For me, the takeaway is clear: operating dollars are vital to a nonprofit’s success, and we should embrace funding the people, bricks and mortar that it takes to make our “real world” a better place. Just like the wolves who carry Yellowstone, operating support builds a nonprofit’s foundation and balances its efficacy.
“One way to open your eyes is to ask yourself, ‘What if I had never seen this before? What if I knew I would never see it again?’” -Rachel Carson
Our staff works doggedly to reconnect, restore and rewild nature. They fight daily for our public lands, and for wolves, grizzlies and other species who have no voice of their own. Provocative thinking and inspiring leadership shouldn’t be undervalued, nor should the price tag to rewild North America be underestimated. We’re fighting daily in town halls, in community meeting places and in the halls of Congress. We need staff, vehicles and mileage to deploy and recover camera traps, and we need computers to crunch the science that informs policy and conservation actions across the continent.
And, perhaps most of all, we need your support for our annual fall fundraising campaign. Our work cannot happen without you. Wildlands Network does not exist without you. Wolves, grizzlies and panthers are at the risk of extinction without all of us in their corner.

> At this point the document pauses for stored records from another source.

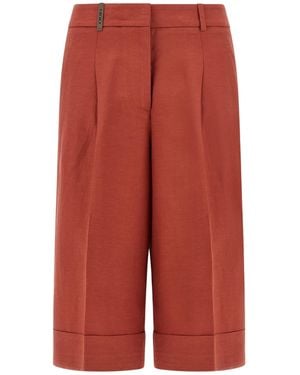 Peserico Pleated Bermuda Shorts - Red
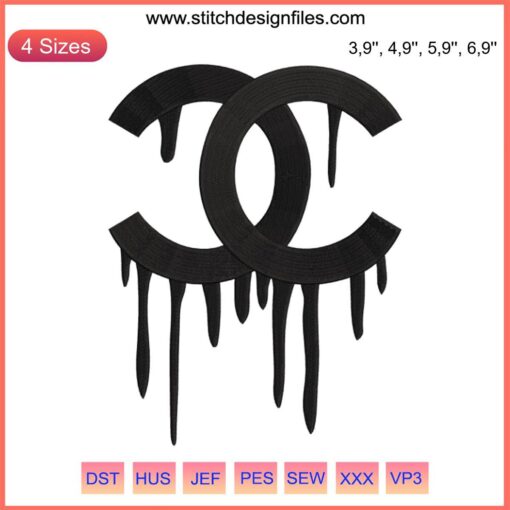 Chanel Dripping Embroidery Design File: Iconic Chanel logo with stylish drip effect for machine embroidery projects.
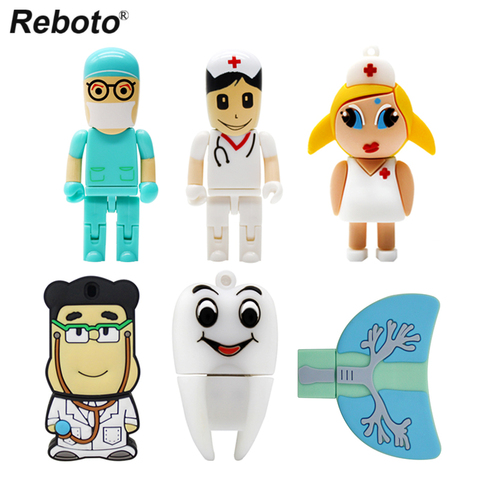 Pendrive USB 2,0 con dibujos animados para Doctor, enfermera, dientes de pulmones, 16G, 32GB, 64GB, Hospital ► Foto 1/6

Pallotta also said, “Philanthropy is the market for love.” We hope this year you’ll dig deep and give wildly to protect what you love for those you love. Our Connected, Wild, and Free campaign is essential to ensure this idea of a well-balanced, thriving “real world” exists for generations to come. This is our why. With your help, we’ll continue laying the groundwork to restore, reconnect, and rewild North America. It’s our wish that the work we do gives you true hope for the future of wilderness and our wild places, as it has for me.